The basic error of Aquinas and Aristotle

Aquinas and Aristotle were some of the premiere thinkers of their respective times, and both thought that human reason was an important potential path to knowledge. This is shared with the contemporary sensibility – we tend to think that reason can help us to create a better picture of the world.

What was the big mistake of Aquinas and Aristotle? Not realizing the frailty of human reason. To work, it helps that human reason be tested, and tested, and tested again. Something might seem correct and clearly so to our faculty of reasoning. We might look at every step in the chain of reasoning and it might seem obviously correct. We might be some of the best human reasoners in the history of the world, such as Aquinas or Aristotle. Yet, we still might end up with an incorrect conclusion.

So, three ways to buttress human reasoning are first, as mentioned, to figure out how to test it. I.e., ‘how can I test this to see if it’s right, beyond just looking at the theory?’ One simple way to do this that is often overlooked is to just check in the world. For example, you can reason about what is or is not in the fridge, but the best way to check a theory so derived is to open up the fridge and look.

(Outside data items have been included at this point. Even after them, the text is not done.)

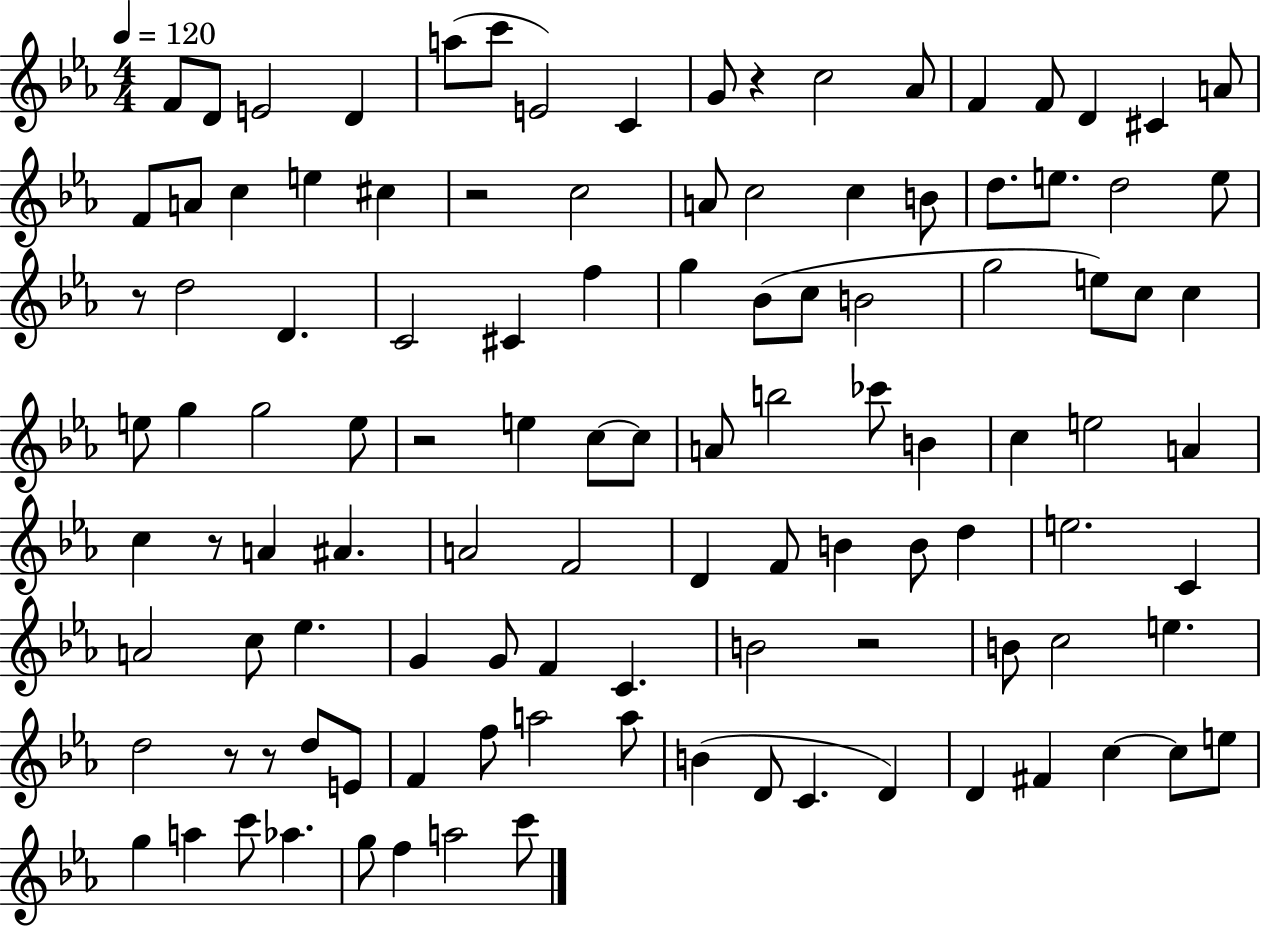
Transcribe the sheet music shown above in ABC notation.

X:1
T:Untitled
M:4/4
L:1/4
K:Eb
F/2 D/2 E2 D a/2 c'/2 E2 C G/2 z c2 _A/2 F F/2 D ^C A/2 F/2 A/2 c e ^c z2 c2 A/2 c2 c B/2 d/2 e/2 d2 e/2 z/2 d2 D C2 ^C f g _B/2 c/2 B2 g2 e/2 c/2 c e/2 g g2 e/2 z2 e c/2 c/2 A/2 b2 _c'/2 B c e2 A c z/2 A ^A A2 F2 D F/2 B B/2 d e2 C A2 c/2 _e G G/2 F C B2 z2 B/2 c2 e d2 z/2 z/2 d/2 E/2 F f/2 a2 a/2 B D/2 C D D ^F c c/2 e/2 g a c'/2 _a g/2 f a2 c'/2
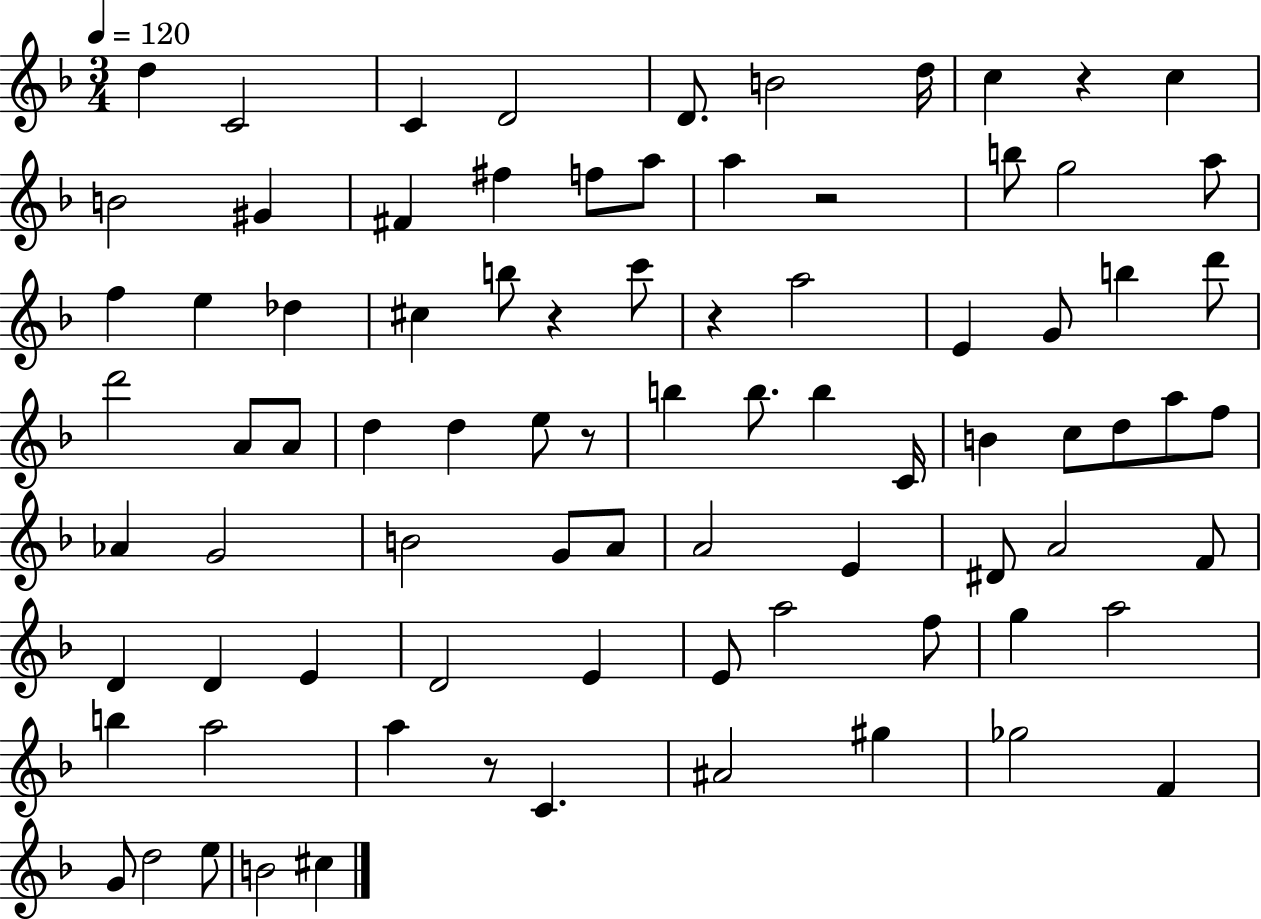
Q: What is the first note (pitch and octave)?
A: D5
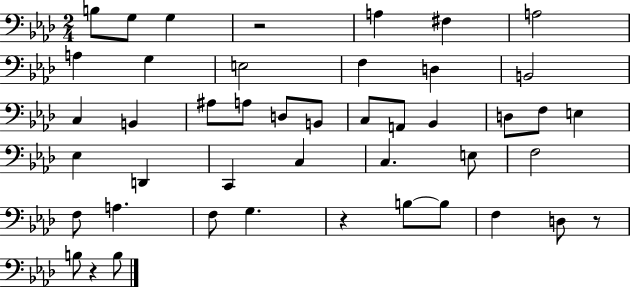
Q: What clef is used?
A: bass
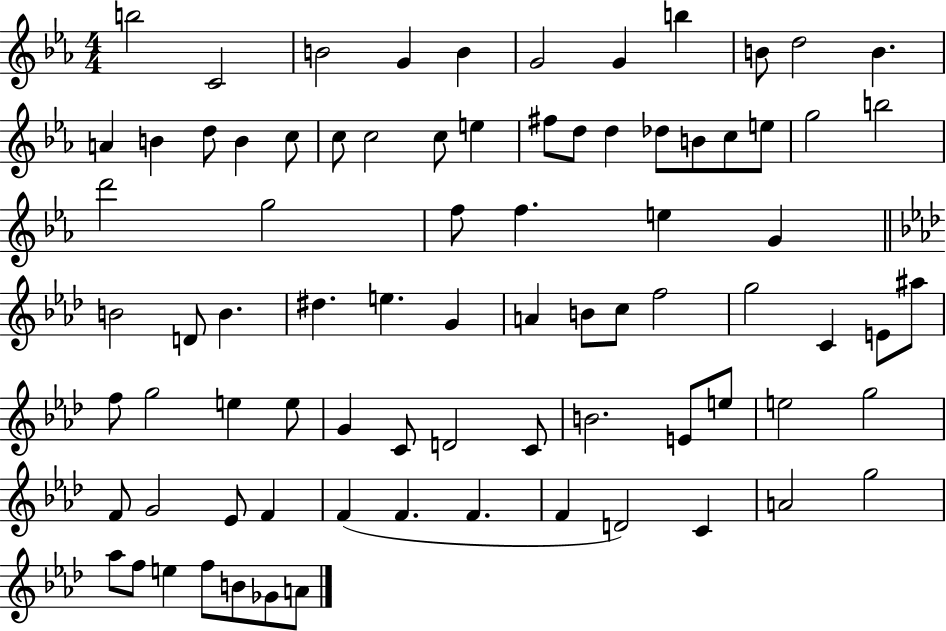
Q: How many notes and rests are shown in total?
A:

A second way to buttress human reasoning is to look for convergent lines of evidence. Consider a line of evidence that leads you to a 90% estimate of its veracity, so 10% chance of being incorrect. If you have two lines, each at 90%, then the chance of being incorrect is 1% (10% * 10%, making certain simplifying assumptions).

A third way is to look for different ways of interpreting the evidence. So, ‘Could this evidence be put together in a different way?’ For example, this is often useful in figuring out causal relationships, where cause and effect can be backwards from what is posited, say. Another useful question is ‘For this to be put together in this other way, what else would have to change?’ Consider the considerations for a geocentric or heliocentric model of the solar system, and what considerations seemed to mitigate against the latter historically.

So, this is why it’s usually a good idea to have a certain epistemic humility about reasoned-to conclusions (while simultaneously having epistemic courage in trying to figure out how a certain conclusion could work, how the evidence could be reassembled in a different way and make sense, or more sense).